Paste the URL you want indexed. Public, HTML pages work best — sites that require login, render entirely from JavaScript without server-side HTML, or block bots in robots.txt may extract poorly. For those, use Documents or Snippets instead.
Screenshot: A website source crawling, with progress percentage.
Step 2: Configure crawl
| Option | Default | When to change |
|---|---|---|
| Max depth | 3 | Raise to 5–6 for deeply nested help centers; lower to 1 to index a single page. |
| Max pages | 500 | Raise on Enterprise plans for large sites. |
| Include subdomains | off | Turn on if your help center lives on help.example.com and you want to also index docs.example.com. |
| Excluded paths | (none) | Glob patterns of pages to skip. Good for excluding /blog/, /legal/, /login/. |
Click Add.
Step 3: Watch the crawl
Status sequence:
pending— queued for a crawl worker.crawling— fetching pages. Progress is approximate; real total only known after discovery.processing— extracting and chunking content.training— building the vector index.trained— live and answering.
A 50-page site finishes in 1–3 minutes. A 5,000-page site can take 30+ minutes.
What gets indexed
The crawler extracts the main content of each page — paragraphs, lists, tables, headings. It skips:
<nav>,<header>,<footer>,<aside>elements.- Cookie banners and modals (best-effort).
- Pure-image content (no OCR for crawled pages).
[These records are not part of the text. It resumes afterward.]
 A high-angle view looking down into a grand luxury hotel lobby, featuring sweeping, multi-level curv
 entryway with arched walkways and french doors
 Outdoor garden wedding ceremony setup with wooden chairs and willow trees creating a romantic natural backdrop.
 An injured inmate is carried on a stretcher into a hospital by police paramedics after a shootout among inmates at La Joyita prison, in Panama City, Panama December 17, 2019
- Pages that return non-200 status.
- Pages excluded by
robots.txt(we respectDisallowfor our user-agent).
If your content lives in JavaScript-rendered components only, the crawler may get an empty page. Either provide a server-side rendered version, or upload a documents export.
Re-crawl when content changes
Two ways:
- Manual — open the source row, click Retrain. The crawler runs again and replaces the old index.
- Automatic — turn on Auto-retraining (New) and pick daily, weekly, or monthly. The system re-crawls on schedule.
Troubleshooting
- “0 pages indexed.” Either
robots.txtblocks our user-agent, the site requires JS to render, or the URL returned non-200. Verify by visiting the URL in a private browser tab. - Wrong content extracted (cookies banner, navigation menu, etc.). Use Excluded paths to skip the offending sections, or move to a Document source.
- Crawl never finishes. A site with too many pages or pagination loops can hit limits. Raise Max pages or use a sitemap to give us a curated list.